**Task to complete:** In the excerpt on moving from ANOVA to mixed models below, condense the paragraph that begins "Using LMM can solve the problem" into a short bulleted list that keeps its main facts.

The tool has gained wide popularity due to the assumption that its use implies the independence of observations. However, in the field of neuroscience, observations of single subjects/animals are usually used, which cannot be independent and requires analysis through “models controlling for variability within units of observations” (Boisgontier & Cheval, 2016, p. 1004). Even another ANOVA model – repeated measures ANOVA, that considers observations’ non-independence, is limited since to be independent observations must be made in several conditions different from fixed ones (Boisgontier & Cheval, 2016). In neuroscience, it is impossible to consider all conditions, and only limited observations are possible. Ignoring the variability of conditions will result in errors, namely false positives.

Using LMM can solve the problem that arises in ANOVA. According to Boisgontier & Cheval (2016), mixed models take into account both multiple observations for a single subject/animal under a specific condition and observations under numerous conditions. Moreover, LMM solves the problem of incomplete data and eliminates the loss of information that may happen because of averaging. Other areas already use these tools widely; for example, there is a 260% increase in LMM applications in medicine (Boisgontier & Cheval, 2016). To reach other fields, neuroscience representatives need to raise awareness about the transition from ANOVA to mixed models.

My position concerning the article is that continual improvement of analysis tools is indeed crucial for all areas. Modifying the old and applying new models is part of science development. In terms of making ethical decisions that may affect other people’s lives, the article’s usefulness may be reflected in the fact that it will recall the importance of using reliable tools. Moreover, the text also pushes to question the effectiveness and fairness of all arguments that affect decision-making. For example, a study of the idea’s origins may show that an outdated tool was used to prove it, and there is a need for additional verification.

Thus, there is a transition from the use of ANOVA to LMM in scientific analysis. Some spheres as neuroscience carry out the transition longer than others due to the habit of using ANOVA. LMM is more flexible and accurate than ANOVA, but their application is much more complex, making the transition to their use in research difficult. However, mixed models solve fundamental problems of older tools, which helps to make analysis more accurate and avoid errors.


Boisgontier, M. P., & Cheval, B. (2016). The anova to mixed model transition. Neuroscience & Biobehavioral Reviews, 68, 1004-1005.

**Record extracts:**

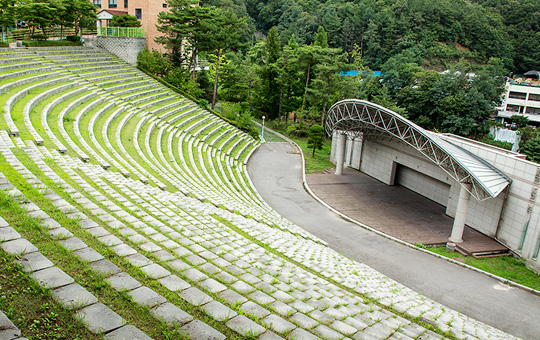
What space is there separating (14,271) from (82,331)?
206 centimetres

---

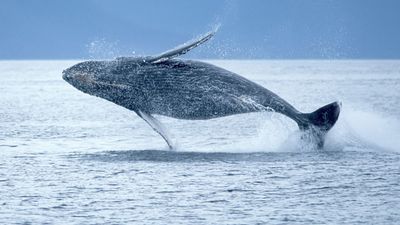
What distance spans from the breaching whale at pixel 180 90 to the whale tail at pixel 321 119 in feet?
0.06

**Output:**
- LMM can solve the problem that arises in ANOVA.
- Per Boisgontier & Cheval (2016), mixed models account for multiple observations of a single subject/animal under a specific condition and for observations under numerous conditions.
- LMM handles incomplete data and avoids the information loss that averaging can cause.
- Other areas already use these tools widely; medicine shows a 260% increase in LMM applications.
- Neuroscience representatives need to raise awareness of the move from ANOVA to mixed models.